Entonces, ¿de qué sorprenderse porque Francesc Camps tenga un sastre generoso y gobierne la Comunidad Valenciana con el voto y el aplauso fervoroso de muchos de quienes la habitan? ¿Qué hay de malo en que Carlos Fabra, descendiente de presidentes de las diputaciones de Castellón desde tiempos de Jaume I El Conqueridor, haya resistido a siete jueces y otros tantos fiscales que no han sido capaces de toser en su presencia? ¿A qué viene escandalizarse por los proyectos míticos, dilapidadores e inútiles de un hombre tan cartagenero, simpático y moreno como Zaplana, a quién la Providencia y Alierta recompesaron con un trabajo en Telefónica -empresa monopolística privatizada en su totalidad por Aznar y cuyo presidente sigue siendo el mismo que nombró el sabio políglota de Georgetown que se mesa la melena mientras da lecciones sobre como salir de una crisis que contribuyó a crear con la mayor de las irresponsabilidades- por el que cobra varios cientos de miles de euros? ¿Por qué clamar al cielo cuando decenas de Alcaldes “democráticos” han sido acusados de corrupción y sus conciudadanos en vez de arrojarlos por un barranco, los han jaleado y votado con más entusiasmo que nunca? ¿Por ruborizarse al oír la palabra Trillo? ¿Por qué indignarse cuando comprobamos como han dejado nuestras ciudades, costas, campos, huertas y montañas los especuladores con el permiso de los gestores públicos de urbanismo? ¿A qué viene protestar porque los políticos populares –aunque los hay de todos los colores, pero en menor grado- hayan convertido la cosa pública en cosa privada con la anuencia del pueblo soberano? ¿Por qué dolerse de la complicidad de una parte ineducada del pueblo, al que no han enseñado a saber la diferencia que hay entre valor y precio, en el proceso de corrupción y especulación que ha contribuido a destrozar el país, agravando la crisis que vino del otro lado del Atlántico?

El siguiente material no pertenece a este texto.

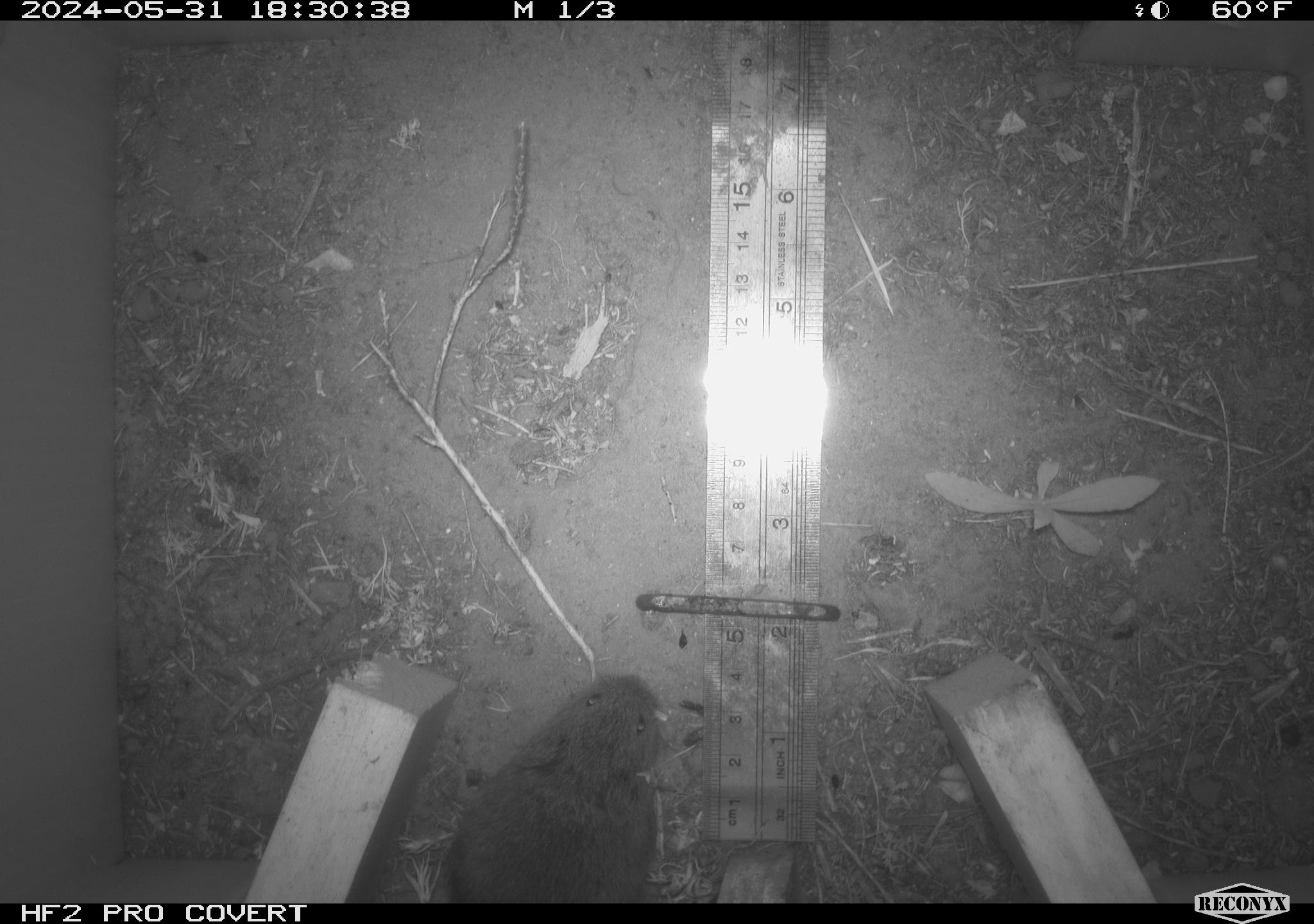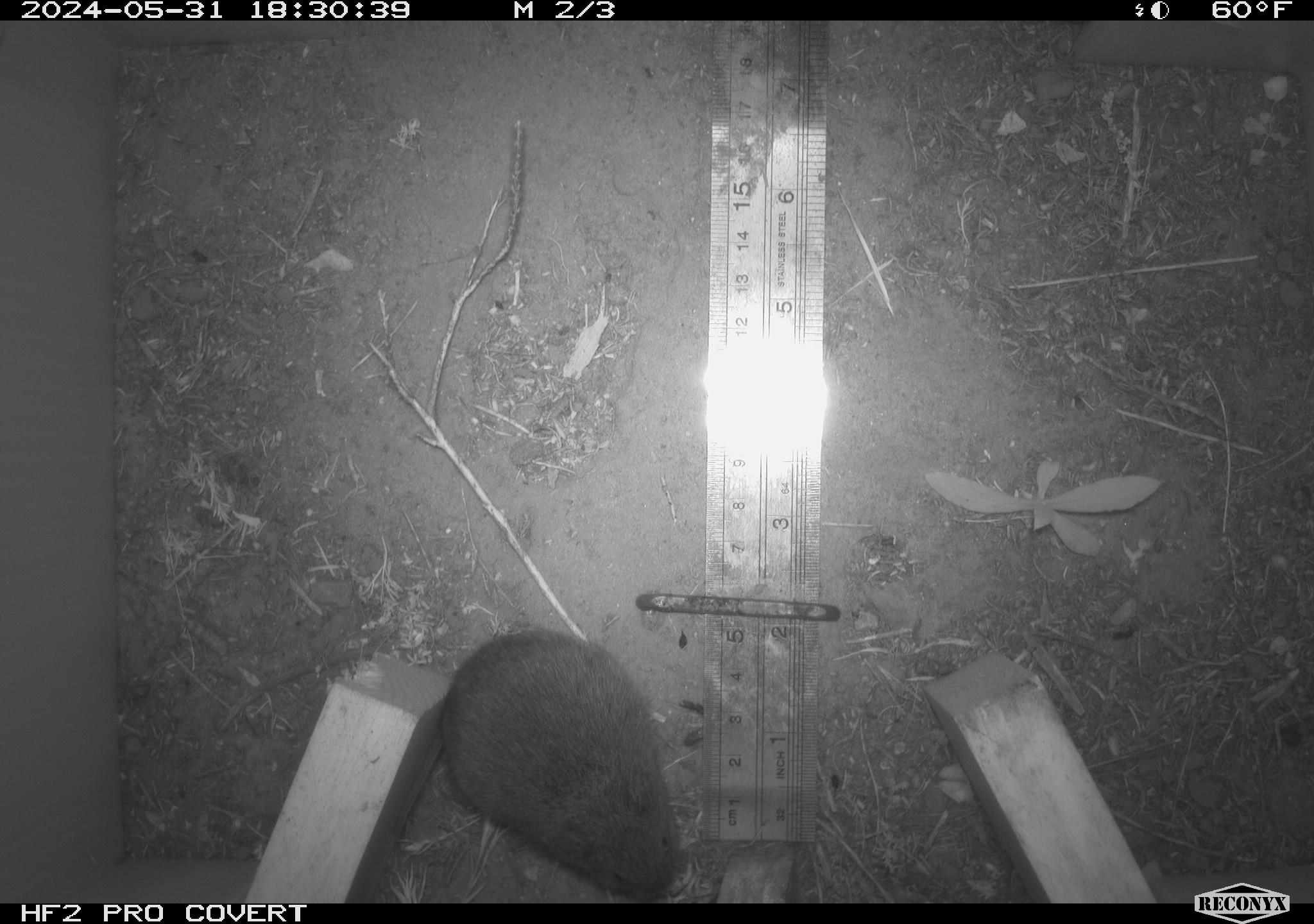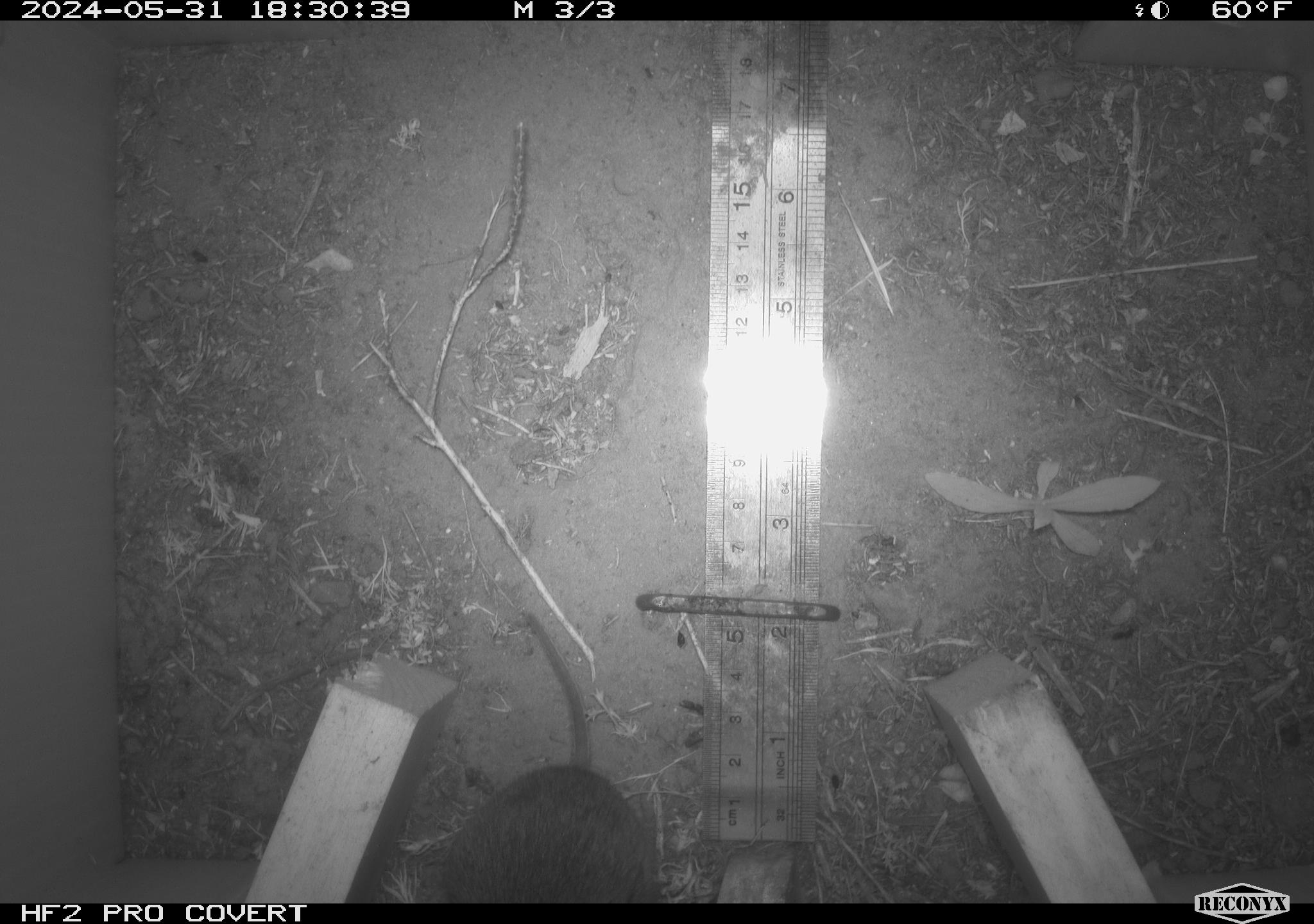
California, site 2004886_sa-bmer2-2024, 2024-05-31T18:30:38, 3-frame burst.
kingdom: Animalia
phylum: Chordata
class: Mammalia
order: Rodentia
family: Cricetidae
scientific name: Arvicolinae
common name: voles, lemmings, and muskrats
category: arvicolinae subfamily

Sí, se hicieron, se han hecho muchas cosas. España apenas se parece a aquel país de mierda que era en 1977, pero no se cortó por lo sano, no se apartaron las manzanas podridas por el virus del franquismo y los hábitos de aquel régimen, su codicia destructiva y castradora, su corrupción, de nuevo están entre nosotros, quién sabe sin en nosotros mismos.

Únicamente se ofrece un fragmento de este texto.